The Omni base supports legacy devices still used by customers:

• Contains accurate information on device features -- printable area, color corrections, resolutions, forms, trays
• Provides information to the community -- printer languages, commands, device capabilities

The Omni print driver uses an easily extensible device support model characterized by:

• Subclassable features
• XML device description files
• Job property interface
• Dynamically loadable drivers

Subclassable Features

Using a schema for building devices based on previous device features allows for exploitation of new features without the duplication of common code. This provides the ability to install code for unique options and test separate components, reducing time to create drivers. Subclassable features also results in smaller drivers.

Below is a diagram of the Epson Stylus 760 schema.

XML Device Descriptions

XML-tagged device descriptions are easily edited. This facilitates creating and modifying descriptions, as well as reuse of existing descriptions. Device data is separate from the driver code.

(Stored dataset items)
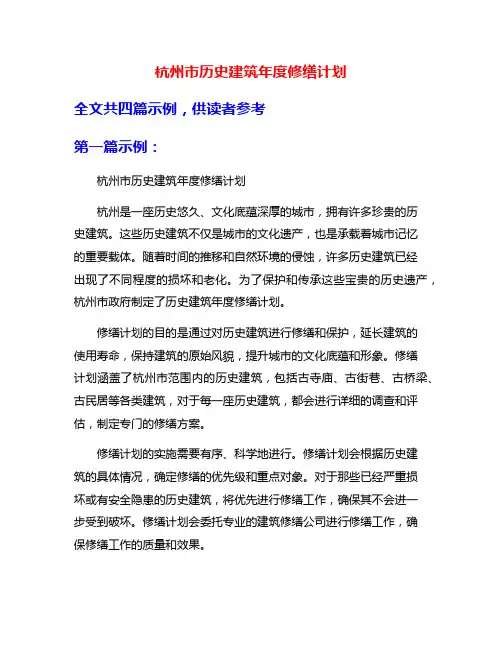 杭州市历史建筑年度修缮计划

全文共四篇示例，供读者参考

第一篇示例：

杭州市历史建筑年度修缮计划

杭州是一座历史悠久、文化底蕴深厚的城市，拥有许多珍贵的历史建筑。这些历史建筑不仅是城市的文化遗产，也是承载着城市记忆的重要载体。随着时间的推移和自然环境的侵蚀，许多历史建筑已经出现了不同程度的损坏和老化。为了保护和传承这些宝贵的历史遗产，杭州市政府制定了历史建筑年度修缮计划。

修缮计划的目的是通过对历史建筑进行修缮和保护，延长建筑的使用寿命，保持建筑的原始风貌，提升城市的文化底蕴和形象。修缮计划涵盖了杭州市范围内的历史建筑，包括古寺庙、古街巷、古桥梁、古民居等各类建筑，对于每一座历史建筑，都会进行详细的调查和评估，制定专门的修缮方案。

修缮计划的实施需要有序、科学地进行。修缮计划会根据历史建筑的具体情况，确定修缮的优先级和重点对象。对于那些已经严重损坏或有安全隐患的历史建筑，将优先进行修缮工作，确保其不会进一步受到破坏。修缮计划会委托专业的建筑修缮公司进行修缮工作，确保修缮工作的质量和效果。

__Work order__
For each statement, say yes or no to whether it agrees with the text on the Omni print driver, and quote the words from that text that decide it.
1. In XML device descriptions, device data is kept apart from the driver code.
2. Subclassable features make drivers larger.
3. The Omni base drops support for older devices that customers still use.
The records have no role in any of this.

__Solution to this task__
1. Yes: "Device data is separate from the driver code."
2. No: "Subclassable features also results in smaller drivers."
3. No: "The Omni base supports legacy devices still used by customers"